Un an après, Charb et Cabu ne sont plus là et Riss est blessé. La une de Charlie Hebdo n’était pas drôle cette semaine. Et alors ? Moi qui ai toujours acheté Charlie de temps en temps, même quand l’affreux Val donnait des boutons à mes camarades, je n’ai jamais considéré le « Je suis Charlie » comme un hymne d’adhésion à ce qu’ils étaient. Ca me rassure même que Juppé et d’autres ne soient plus « Charlie » quand il leur arrive de l’ouvrir ! Mais merde, a-t-on perdu à ce point le sens de l’humain et de la nécessaire poésie face à la barbarie ?
« Charlie », c’est le seul mot qui soit venu quand nous étions plantés devant nos écrans, à découvrir l’horreur. « Je suis… » En 2015, il faut savoir vite qualifier ce que tu ressens pour mettre à jour ton statut Facebook et coller des images sur tes sentiments pour trouver ta nouvelle photo de profil.

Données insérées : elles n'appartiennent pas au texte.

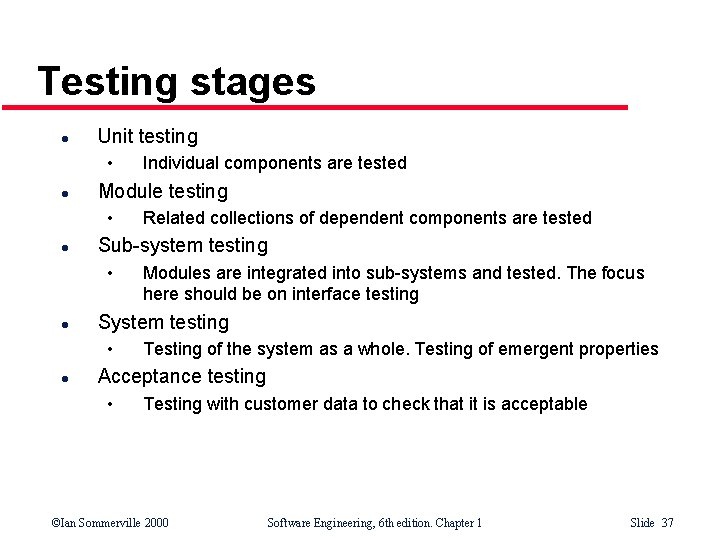 Testing stages

- Unit testing
  - Individual components are tested
- Module testing
  - Related collections of dependent components are tested
- Sub-system testing
  - Modules are integrated into sub-systems and tested. The focus here should be on interface testing
- System testing
  - Testing of the system as a whole. Testing of emergent properties
- Acceptance testing
  - Testing with customer data to check that it is acceptable

©Ian Sommerville 2000 Software Engineering, 6th edition. Chapter 1 Slide 37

« Je suis… » Effaré, sidéré, horrifié,… Oui. Mais n’avions nous pas tous le sentiment que nous n’avions encore rien vu ? Les monstres faisaient quoiqu’on en dise basculer notre société. La guerre qui sévissait au pire à la télé, au mieux dans les colonnes du Monde Diplo ; cette guerre contre laquelle nous avions tant et tant manifesté – nous étions-nous résignés ?, cette guerre a traversé les frontières, les mers et a pénétré presque dans nos quotidiens. Les réfugiés noyés sur nos plages avaient bien tenté de nous prévenir… Les enfants morts aussi sous les balles devant une école parce qu’ils étaient juifs n’avaient pas réussit à nous alerter…
Il n’y a plus de mot pour dire ce que cela fait quand enfin cela arrive au cœur, aux tripes et aux quelques neurones qui ont encore la force de s’agiter. « Je suis Charlie. » La formule était bienvenue parce qu’elle maintenait l’abstrait du sentiment qui nous habitait. Elle nous réunissait dans cette peur indicible, dans cette sidération commune.
Car c’est bien, un an après, ce qu’il reste au peuple de la République. On se déchire pour savoir si la laïcité peut fonctionner sans l’égalité. Certains sont prêts à la jeter aux orties, dans le même sac que le libéralisme destructeur et le racisme lancinant qui l’empêchent d’œuvrer. D’autres se cachent derrière elle et les mots de la République pour jeter à l’oubli l’ambition sociale qui devrait être la sienne. Ils ont piétiné le socialisme ; ils s’acharnent maintenant à graver la République militaire dans les consciences.
Un an après, le peuple d’ici semble toujours sidéré, quand il n’est pas converti à ces nouveaux dogmes. Impuissant. Un an après pourtant, je ne suis plus résigné. Nous n’avons pas les outils pour lutter à armes égales, c’est vrai. Mais nous avons le devoir de résister. Parce que le pire est bel et bien annoncé. Alors il faut s’organiser. Je ne laisserai pas mes enfants prises dans ce tourbillon de violence et de haine. Petit à petit, de réseaux en réseaux, le mot solidarité peut reprendre son sens. Savoir sur qui on peut compter, où sont les ressources. Cela se passe dans les quartiers, dans les entreprises, dans les associations, dans les syndicats et dans nos partis. Cela se voit dans une braderie de jouets, autour d’un apéro entre voisins ou dans un porte-à-porte. On discute, bien sûr. On se donne du courage, deux-trois arguments. On agit aussi, au niveau du possible, pour réapprendre le collectif. Que nos gestes du quotidien redonnent du sens aux grands discours.
J’arrête car cela pourrait ressembler à une recette. En tous cas, un an après, je crois encore en ces mots : solidarité, collectif, résistance. Je trouve que c’est déjà pas mal.